* _To do_: Using the listing below, print exactly everything from the line with "Independent" down to the line with "Полное наименование бюджетного", both included, and nothing more.

=== Records to process ===

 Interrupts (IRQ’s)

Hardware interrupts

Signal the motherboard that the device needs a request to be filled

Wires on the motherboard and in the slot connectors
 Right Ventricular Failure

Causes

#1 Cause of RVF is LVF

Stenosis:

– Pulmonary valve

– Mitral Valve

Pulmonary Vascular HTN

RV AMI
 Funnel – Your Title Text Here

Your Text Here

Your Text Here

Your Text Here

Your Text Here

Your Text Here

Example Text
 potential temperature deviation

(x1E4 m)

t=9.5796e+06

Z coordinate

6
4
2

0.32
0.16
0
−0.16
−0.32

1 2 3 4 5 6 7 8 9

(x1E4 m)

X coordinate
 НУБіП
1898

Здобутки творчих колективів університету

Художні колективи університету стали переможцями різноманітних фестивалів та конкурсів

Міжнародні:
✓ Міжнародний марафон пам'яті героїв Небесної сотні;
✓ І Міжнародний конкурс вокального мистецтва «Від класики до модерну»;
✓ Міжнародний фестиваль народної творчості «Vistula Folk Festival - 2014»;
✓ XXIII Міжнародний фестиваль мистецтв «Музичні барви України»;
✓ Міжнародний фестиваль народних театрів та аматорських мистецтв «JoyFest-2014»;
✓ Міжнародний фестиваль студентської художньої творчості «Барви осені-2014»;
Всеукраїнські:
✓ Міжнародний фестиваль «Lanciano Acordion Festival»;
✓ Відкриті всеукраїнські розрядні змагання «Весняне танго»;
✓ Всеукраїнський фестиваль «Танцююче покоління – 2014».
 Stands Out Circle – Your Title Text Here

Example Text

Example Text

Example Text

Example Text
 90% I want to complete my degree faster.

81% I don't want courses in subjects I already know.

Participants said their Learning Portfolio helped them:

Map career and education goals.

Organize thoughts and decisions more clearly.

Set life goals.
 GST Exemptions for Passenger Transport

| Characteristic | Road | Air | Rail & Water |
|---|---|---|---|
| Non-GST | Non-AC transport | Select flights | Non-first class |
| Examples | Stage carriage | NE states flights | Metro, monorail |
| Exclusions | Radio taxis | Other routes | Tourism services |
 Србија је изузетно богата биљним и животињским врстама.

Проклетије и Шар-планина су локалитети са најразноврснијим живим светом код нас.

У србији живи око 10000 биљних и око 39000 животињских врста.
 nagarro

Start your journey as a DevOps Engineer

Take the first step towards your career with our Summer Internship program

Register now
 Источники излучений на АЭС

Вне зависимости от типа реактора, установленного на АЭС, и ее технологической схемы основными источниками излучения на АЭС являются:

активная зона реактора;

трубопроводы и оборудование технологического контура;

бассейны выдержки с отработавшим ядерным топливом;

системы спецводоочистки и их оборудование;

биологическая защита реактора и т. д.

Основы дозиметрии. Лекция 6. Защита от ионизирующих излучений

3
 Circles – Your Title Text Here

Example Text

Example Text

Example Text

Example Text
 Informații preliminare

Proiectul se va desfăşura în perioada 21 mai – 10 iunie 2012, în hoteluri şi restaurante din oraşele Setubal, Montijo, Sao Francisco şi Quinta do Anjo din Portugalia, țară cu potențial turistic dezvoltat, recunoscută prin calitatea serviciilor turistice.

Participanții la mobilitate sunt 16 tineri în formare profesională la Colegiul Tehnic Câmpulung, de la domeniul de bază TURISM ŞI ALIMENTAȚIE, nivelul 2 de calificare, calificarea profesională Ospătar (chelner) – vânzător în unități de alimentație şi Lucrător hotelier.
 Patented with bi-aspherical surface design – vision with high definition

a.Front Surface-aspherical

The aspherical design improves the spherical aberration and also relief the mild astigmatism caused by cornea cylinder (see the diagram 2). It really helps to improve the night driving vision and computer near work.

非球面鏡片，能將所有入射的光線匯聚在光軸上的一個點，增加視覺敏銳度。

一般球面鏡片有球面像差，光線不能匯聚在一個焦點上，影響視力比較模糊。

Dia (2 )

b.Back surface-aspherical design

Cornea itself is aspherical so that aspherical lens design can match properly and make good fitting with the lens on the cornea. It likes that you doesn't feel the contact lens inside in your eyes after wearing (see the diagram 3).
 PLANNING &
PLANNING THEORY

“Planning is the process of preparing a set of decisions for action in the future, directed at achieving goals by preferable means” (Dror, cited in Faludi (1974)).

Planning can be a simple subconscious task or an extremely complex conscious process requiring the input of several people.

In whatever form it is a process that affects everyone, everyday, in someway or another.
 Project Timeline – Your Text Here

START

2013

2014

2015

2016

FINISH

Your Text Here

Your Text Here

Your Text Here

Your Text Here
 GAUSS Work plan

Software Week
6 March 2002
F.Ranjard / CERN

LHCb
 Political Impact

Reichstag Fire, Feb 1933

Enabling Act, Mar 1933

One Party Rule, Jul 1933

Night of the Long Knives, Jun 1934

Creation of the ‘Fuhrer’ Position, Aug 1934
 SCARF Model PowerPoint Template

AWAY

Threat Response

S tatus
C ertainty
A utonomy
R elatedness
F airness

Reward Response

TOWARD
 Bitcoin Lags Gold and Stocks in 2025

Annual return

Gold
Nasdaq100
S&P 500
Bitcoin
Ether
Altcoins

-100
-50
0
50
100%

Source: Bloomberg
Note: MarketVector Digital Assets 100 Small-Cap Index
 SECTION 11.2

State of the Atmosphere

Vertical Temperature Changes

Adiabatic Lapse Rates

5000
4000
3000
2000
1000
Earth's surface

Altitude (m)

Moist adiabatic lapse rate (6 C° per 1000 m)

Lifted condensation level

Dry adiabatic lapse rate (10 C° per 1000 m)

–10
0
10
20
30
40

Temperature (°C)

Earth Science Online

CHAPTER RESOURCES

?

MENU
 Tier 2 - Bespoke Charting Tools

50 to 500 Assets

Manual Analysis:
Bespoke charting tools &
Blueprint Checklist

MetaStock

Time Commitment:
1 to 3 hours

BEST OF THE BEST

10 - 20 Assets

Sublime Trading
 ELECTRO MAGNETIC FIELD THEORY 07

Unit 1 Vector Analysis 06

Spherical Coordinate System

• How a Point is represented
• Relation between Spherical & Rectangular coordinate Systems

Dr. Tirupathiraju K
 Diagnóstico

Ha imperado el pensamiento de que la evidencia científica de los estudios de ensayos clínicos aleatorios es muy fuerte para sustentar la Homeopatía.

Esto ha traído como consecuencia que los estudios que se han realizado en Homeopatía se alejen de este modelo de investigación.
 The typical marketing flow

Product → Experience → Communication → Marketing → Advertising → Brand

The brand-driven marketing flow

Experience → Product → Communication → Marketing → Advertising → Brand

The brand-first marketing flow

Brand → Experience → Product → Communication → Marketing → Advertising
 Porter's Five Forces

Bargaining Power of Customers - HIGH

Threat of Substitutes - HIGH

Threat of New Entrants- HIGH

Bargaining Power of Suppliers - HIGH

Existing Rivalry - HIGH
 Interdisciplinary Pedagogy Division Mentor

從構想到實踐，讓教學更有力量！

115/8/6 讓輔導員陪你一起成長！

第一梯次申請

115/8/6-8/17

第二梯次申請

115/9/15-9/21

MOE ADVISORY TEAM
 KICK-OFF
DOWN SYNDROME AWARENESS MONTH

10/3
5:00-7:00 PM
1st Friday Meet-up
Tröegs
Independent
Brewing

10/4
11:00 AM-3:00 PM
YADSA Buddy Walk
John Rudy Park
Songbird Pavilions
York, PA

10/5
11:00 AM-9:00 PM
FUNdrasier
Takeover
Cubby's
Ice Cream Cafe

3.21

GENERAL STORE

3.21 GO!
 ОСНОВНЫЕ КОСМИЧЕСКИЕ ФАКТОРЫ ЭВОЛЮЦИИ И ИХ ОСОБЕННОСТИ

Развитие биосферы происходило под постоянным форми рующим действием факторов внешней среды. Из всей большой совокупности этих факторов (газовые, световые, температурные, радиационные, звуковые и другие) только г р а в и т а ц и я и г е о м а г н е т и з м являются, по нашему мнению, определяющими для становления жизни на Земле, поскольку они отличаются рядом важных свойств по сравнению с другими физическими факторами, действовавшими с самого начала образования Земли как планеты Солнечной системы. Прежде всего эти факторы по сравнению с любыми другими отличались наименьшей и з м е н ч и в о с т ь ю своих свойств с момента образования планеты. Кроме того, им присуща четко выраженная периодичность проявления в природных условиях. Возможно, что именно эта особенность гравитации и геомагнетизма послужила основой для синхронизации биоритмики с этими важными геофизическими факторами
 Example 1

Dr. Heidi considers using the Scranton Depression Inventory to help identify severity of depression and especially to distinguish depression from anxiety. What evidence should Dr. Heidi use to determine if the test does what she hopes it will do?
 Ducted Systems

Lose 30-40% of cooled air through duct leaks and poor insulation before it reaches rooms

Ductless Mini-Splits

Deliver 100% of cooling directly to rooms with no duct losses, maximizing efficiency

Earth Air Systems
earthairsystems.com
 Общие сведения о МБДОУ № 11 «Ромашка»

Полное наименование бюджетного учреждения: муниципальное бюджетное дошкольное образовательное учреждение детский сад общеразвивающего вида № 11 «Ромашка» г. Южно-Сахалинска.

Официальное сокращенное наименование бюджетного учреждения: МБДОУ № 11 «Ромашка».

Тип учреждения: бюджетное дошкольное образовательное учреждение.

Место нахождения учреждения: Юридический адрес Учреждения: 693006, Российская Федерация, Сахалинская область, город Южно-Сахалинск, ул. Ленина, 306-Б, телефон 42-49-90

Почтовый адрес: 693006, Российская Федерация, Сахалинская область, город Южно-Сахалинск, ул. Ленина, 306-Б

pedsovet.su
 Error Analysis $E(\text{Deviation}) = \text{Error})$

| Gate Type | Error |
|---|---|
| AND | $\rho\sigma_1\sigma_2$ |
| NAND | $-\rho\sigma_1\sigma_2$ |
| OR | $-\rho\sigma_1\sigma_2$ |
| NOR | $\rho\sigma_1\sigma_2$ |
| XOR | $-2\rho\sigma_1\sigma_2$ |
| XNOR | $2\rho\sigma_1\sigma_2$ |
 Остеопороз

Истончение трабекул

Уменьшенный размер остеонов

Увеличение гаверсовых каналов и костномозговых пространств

===

* _Exercise response_:
Independent
Brewing

10/4
11:00 AM-3:00 PM
YADSA Buddy Walk
John Rudy Park
Songbird Pavilions
York, PA

10/5
11:00 AM-9:00 PM
FUNdrasier
Takeover
Cubby's
Ice Cream Cafe

3.21

GENERAL STORE

3.21 GO!
 ОСНОВНЫЕ КОСМИЧЕСКИЕ ФАКТОРЫ ЭВОЛЮЦИИ И ИХ ОСОБЕННОСТИ

Развитие биосферы происходило под постоянным форми рующим действием факторов внешней среды. Из всей большой совокупности этих факторов (газовые, световые, температурные, радиационные, звуковые и другие) только г р а в и т а ц и я и г е о м а г н е т и з м являются, по нашему мнению, определяющими для становления жизни на Земле, поскольку они отличаются рядом важных свойств по сравнению с другими физическими факторами, действовавшими с самого начала образования Земли как планеты Солнечной системы. Прежде всего эти факторы по сравнению с любыми другими отличались наименьшей и з м е н ч и в о с т ь ю своих свойств с момента образования планеты. Кроме того, им присуща четко выраженная периодичность проявления в природных условиях. Возможно, что именно эта особенность гравитации и геомагнетизма послужила основой для синхронизации биоритмики с этими важными геофизическими факторами
 Example 1

Dr. Heidi considers using the Scranton Depression Inventory to help identify severity of depression and especially to distinguish depression from anxiety. What evidence should Dr. Heidi use to determine if the test does what she hopes it will do?
 Ducted Systems

Lose 30-40% of cooled air through duct leaks and poor insulation before it reaches rooms

Ductless Mini-Splits

Deliver 100% of cooling directly to rooms with no duct losses, maximizing efficiency

Earth Air Systems
earthairsystems.com
 Общие сведения о МБДОУ № 11 «Ромашка»

Полное наименование бюджетного учреждения: муниципальное бюджетное дошкольное образовательное учреждение детский сад общеразвивающего вида № 11 «Ромашка» г. Южно-Сахалинска.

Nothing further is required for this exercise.